I recently discovered a new Children’s book, Princess April Morning Glory, that was actually first penned in the late 1930’s. A fairy tale written and illustrated by Letitia Fairbanks, it was originally created as a stand alone work of art. Following the pattern of the day, one page featured India inked calligraphy text and the subsequent facing page was a water color illustration. It took all this time for technology to catch up so that the book could be mass produced for the public to enjoy.
Letitia was the niece of silent film stars Douglas Fairbanks Sr. and his wife, Mary Pickford. She began work on her book around the time her famous uncle, whom she adored, passed away. Her intent was to capture the magical feeling of her uncle and aunt’s estate, Pickfair, while at the same time creating a story that had morals and a purpose. The main narrative focuses around the brave and courageous Princess April who must first transcend darkness and evil before she can realize her true potential. She leaves the familiarity of her home in Fairyland and sets forth on an adventure in to the unknown. In order to return home, Princess April must perform three good deeds which turns out to be a difficult task to complete.
It took Letitia 13 months to write the book and complete the artwork. Before doing the calligraphy, she first typed out her entire manuscript. Her characters were modeled after friends and family. Her cousin, Douglas Fairbanks, Jr., was the source for the prince and the actor, John Barrymore, was the inspiration for the wicked king. The calligraphy was done using a single hair brush. Every stroke was outlined first and then filled in with a thicker brush. The water color pictures, as well as the writing, were done on water color paper.
She finished the project on her 26th birthday in 1941. Unable to get it printed because of its delicate nature, the book remained within the family until Letitia’s death in 1992. After Letitia passed away, her step daughter, Kelly Smoot Garrett, decided to embark on getting Princess April Morning Glory published. Over time, the ink had bled on the pages, making the book unprintable. Kelly enlisted artist (and future husband) Danny Garrett to do the laborious work of restoring the artwork. Once that was completed, digital technology (aka Photoshop) was used to enhance the artwork. Each page had to be individually scanned and digitally manipulated down to the pixel level to achieve the best quality. Finally, after 21 years, Kelly had her step-mother’s beloved story ready for publishing.

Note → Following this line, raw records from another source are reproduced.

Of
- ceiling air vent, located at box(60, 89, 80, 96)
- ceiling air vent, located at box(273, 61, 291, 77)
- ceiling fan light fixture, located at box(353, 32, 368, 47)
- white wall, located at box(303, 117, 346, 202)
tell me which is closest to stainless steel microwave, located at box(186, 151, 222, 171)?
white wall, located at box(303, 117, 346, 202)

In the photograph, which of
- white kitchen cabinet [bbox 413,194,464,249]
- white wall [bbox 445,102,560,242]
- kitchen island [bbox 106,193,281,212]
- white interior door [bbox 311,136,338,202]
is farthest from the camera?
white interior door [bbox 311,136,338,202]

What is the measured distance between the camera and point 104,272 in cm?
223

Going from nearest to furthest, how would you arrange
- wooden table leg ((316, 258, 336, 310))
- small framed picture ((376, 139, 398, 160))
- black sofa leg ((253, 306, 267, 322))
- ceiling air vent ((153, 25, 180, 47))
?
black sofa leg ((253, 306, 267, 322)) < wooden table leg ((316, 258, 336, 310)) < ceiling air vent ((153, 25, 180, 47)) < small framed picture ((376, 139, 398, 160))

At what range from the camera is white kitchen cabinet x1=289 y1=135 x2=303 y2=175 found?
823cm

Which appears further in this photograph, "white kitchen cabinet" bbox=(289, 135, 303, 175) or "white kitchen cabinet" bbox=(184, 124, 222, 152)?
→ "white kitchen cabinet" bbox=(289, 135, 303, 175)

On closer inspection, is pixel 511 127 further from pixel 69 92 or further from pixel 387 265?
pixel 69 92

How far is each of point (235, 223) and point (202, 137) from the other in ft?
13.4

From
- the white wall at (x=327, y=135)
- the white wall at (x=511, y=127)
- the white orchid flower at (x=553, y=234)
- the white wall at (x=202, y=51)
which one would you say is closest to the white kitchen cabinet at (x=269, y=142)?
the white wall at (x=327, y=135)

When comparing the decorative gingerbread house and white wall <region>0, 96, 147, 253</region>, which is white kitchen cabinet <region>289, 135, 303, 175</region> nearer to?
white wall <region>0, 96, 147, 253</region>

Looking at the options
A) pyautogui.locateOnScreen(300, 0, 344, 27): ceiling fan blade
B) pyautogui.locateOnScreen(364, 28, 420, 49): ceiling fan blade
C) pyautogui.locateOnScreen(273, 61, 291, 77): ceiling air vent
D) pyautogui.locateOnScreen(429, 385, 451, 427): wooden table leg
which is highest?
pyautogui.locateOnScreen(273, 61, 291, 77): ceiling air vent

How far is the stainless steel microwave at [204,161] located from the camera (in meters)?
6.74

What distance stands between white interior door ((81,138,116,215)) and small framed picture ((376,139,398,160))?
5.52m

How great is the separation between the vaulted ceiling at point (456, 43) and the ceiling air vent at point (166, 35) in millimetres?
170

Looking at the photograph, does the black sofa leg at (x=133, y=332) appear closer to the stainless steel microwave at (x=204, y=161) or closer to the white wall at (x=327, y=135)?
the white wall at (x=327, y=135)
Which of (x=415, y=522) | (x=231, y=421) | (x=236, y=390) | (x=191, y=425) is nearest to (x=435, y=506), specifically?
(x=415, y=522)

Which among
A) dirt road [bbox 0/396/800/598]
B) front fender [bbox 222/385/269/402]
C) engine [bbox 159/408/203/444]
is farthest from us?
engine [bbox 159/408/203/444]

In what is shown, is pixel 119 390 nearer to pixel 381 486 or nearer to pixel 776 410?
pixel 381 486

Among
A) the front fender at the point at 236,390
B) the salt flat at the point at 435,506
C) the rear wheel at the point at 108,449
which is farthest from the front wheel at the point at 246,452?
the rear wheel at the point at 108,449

The book launch for Princess April Morning Glory was held February 16, 2013, at the Roosevelt Hotel in Hollywood, California. It was exactly 72 years to the day that Letitia first shared her story with Viking Press at that very same location. With its messages of courage, persistence, and helping others, this lost treasure from the golden age of Hollywood, is bound to inspire children and adults alike. I have added it to my shelf of favorite children’s stories and can’t wait to share it with my grandson.
What is one of your favorite children’s stories?